Reputation: 61
I am using Pandas to work on a dataframe that has a column with the name of companies.
For each company name, several versions of it are available. df is an example:
df = pd.DataFrame({'id':['a','b','c','d','e','f'],'company name':['name1', ' Name1 LTD', 'name1, ltd.','name 1 LT.D.',' name2 p.p.c', 'name2 ppc.']})
I was wondering if there is a simple way to find similar names and assign a unique id to them? For the example above, I would like to get something like:
dg = pd.DataFrame({'id':['a','a','a','a','e','e'],'company name':['name1', ' Name1 LTD', 'name1, ltd.','name 1 LT.D.',' name2 p.p.c', 'name2 ppc.']})
Thanks,
Upvotes: 1
Views: 2652
Reputation: 854
I feel your problem, like any programming problem, needs to be broken down into smaller pieces.

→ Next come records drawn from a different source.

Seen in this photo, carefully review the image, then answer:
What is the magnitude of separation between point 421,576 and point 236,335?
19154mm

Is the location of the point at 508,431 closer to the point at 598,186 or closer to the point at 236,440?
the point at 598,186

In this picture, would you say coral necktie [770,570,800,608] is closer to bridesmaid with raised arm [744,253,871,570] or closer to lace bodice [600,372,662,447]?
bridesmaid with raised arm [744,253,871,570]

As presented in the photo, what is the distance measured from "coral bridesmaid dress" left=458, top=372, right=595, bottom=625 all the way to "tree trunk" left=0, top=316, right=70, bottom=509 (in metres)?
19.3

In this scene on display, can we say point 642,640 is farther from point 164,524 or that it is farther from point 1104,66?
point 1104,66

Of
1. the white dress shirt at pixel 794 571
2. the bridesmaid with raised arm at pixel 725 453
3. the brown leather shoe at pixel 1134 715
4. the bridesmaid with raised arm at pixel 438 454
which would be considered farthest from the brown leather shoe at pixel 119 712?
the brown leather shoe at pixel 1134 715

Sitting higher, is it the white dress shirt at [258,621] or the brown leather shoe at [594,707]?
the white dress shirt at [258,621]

I will break this down step by step as I understood it, AND as I would approach it.
Step 1. Clean(make uniform) your company name
values. Here is a good article on data
cleansing and why it
is important.
Step 2. Map your id
based on unique company names(this step is easy once step 1 is done)
import pandas as pd
df = pd.DataFrame({'id':['a','b','c','d','e','f'],'company_name':['na,me1', ' Name1 LTD', 'name1, ltd.','name 1 LT.D.',' name2 p.p.c', 'name2 ppc.']})
Step 1.
Clean it by using extract
with regex
keep in mind that below regex
only captures the small sample you provided and you may need to design the pattern to work with your full dataset
df['new_company_name'] = (df['company_name']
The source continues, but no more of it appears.